SF leaders appeared to be genuinely furious at their exclusion. But they too went along with the pretence that they are not totally committed to the ‘peace’ process through negotiations with Britain. Having fought tooth and nail to prevent his party’s exclusion, SF president Gerry Adams now states that his party might not return to the “flawed” talks at all. He spoke of the strong feelings in the nationalist community, but added significantly: “I appeal to everyone to channel their anger and frustration into calm and disciplined protest.”

Adams said that it was “disgraceful” that the governments had made their move without waiting for the result of legal proceedings taken in the Irish courts to halt the exclusion. Subsequently the party decided to abandon its legal action. The application to the courts had stated that SF “had not dishonoured” the Mitchell ‘principles’ of democracy and nonviolence, and had “at all times worked to achieve a lasting peace”.

This seemed to be confirmed by the two governments, who, in their joint statement announcing SF’s suspension, acknowledged “the very significant and genuine efforts which have been made, and are being made, by Sinn Fein in working for peace”.

Nevertheless both governments, as well as SF, must continue to act out their respective parts in order to keep most of the other players on board, so reducing the possibility of the process being wrecked through lack of sufficient consensus. Of major importance in this regard are the unionists.

The Ulster Unionist Party leader, David Trimble, for example, reacted to the second blast in Portadown - part of his own parliamentary constituency - with what amounts to a call for agreement to be reached solely between the unionists and the two governments. “I have no doubt that this is the work of the IRA,” he said of the blast, without the slightest hint of proof. But of course he is playing to his audience. “There can be no question now of [Sinn Fein] returning to the talks,” he added rather pathetically.

Trimble’s public face is very different from his private one however. Earlier in the week he had held talks with Irish opposition party leaders in the Dail and one of them commented: “The impression we got was that [the unionists] acknowledge Sinn Fein would be back within a couple of weeks.”

Adams himself was also in Dublin for talks with Irish Prime Minister Bertie Ahern. In addition SF continued to press for urgent talks with Tony Blair. These developments serve to confirm that the ‘peace’ process is very much on track, a sentiment endorsed by former US senator George Mitchell, who is chairing the all-party talks. Although he confessed to being disappointed that business had been held up, he added: “I am convinced that we’re going to get past this difficulty.”

And with good reason. The charade of hard bargaining with give and take on all sides is soon to be dropped.
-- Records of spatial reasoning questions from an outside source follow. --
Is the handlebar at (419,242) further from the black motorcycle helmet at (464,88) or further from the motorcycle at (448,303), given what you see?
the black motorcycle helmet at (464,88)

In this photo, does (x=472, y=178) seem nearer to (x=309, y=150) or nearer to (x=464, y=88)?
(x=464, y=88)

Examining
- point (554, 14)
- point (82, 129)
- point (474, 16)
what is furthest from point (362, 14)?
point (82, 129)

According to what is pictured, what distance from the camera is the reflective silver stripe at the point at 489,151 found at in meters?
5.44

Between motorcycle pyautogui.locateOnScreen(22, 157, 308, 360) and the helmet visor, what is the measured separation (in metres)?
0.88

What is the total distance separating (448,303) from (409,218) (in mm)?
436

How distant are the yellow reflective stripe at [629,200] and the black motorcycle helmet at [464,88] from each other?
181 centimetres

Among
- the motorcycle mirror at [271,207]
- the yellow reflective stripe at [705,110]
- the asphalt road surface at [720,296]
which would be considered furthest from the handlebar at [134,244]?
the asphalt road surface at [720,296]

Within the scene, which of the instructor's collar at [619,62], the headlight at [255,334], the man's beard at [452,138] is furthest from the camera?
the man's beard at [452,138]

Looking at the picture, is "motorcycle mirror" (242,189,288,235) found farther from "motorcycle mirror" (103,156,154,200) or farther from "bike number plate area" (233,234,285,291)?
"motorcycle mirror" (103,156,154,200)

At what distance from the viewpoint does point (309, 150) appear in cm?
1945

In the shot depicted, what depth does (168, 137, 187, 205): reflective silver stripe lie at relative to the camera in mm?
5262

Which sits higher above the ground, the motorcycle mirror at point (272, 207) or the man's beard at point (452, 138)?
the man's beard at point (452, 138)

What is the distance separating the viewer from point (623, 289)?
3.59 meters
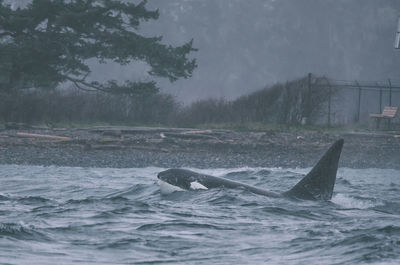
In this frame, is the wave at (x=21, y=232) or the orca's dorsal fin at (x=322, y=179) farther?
the orca's dorsal fin at (x=322, y=179)

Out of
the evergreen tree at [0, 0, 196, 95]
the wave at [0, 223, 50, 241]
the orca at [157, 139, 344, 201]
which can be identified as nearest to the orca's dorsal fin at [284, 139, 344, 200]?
the orca at [157, 139, 344, 201]

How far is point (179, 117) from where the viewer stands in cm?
2897

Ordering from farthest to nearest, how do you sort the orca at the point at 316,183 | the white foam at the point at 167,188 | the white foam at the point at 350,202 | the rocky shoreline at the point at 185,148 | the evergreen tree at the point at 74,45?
the evergreen tree at the point at 74,45
the rocky shoreline at the point at 185,148
the white foam at the point at 167,188
the white foam at the point at 350,202
the orca at the point at 316,183

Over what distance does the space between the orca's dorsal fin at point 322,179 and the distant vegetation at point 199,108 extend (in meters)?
18.4

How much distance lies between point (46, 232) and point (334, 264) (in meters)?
3.16

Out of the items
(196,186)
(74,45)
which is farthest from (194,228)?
(74,45)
The two governments are expected to place their draft proposals for a settlement before all the participants by the beginning of April. SF will have to be won to give at least critical acquiescence to a final agreement, which the governments intend to put to a referendum on both sides of the border.

As May 1 is still the projected date for the referenda, and assuming at least three weeks would be needed to prepare for the ballot, that would leave at most one week for the talks participants to discuss, clarify and amend the proposals. A tall order, you might think - particularly as the UUP leaders have not yet been able to bring themselves to exchange words with SF.

However, the talks provide only the public manifestation of what is really happening in the continuous bilateral negotiations involving all the parties. Most important of all, of course, will be an implicit agreement between the UK government and Sinn Fein itself.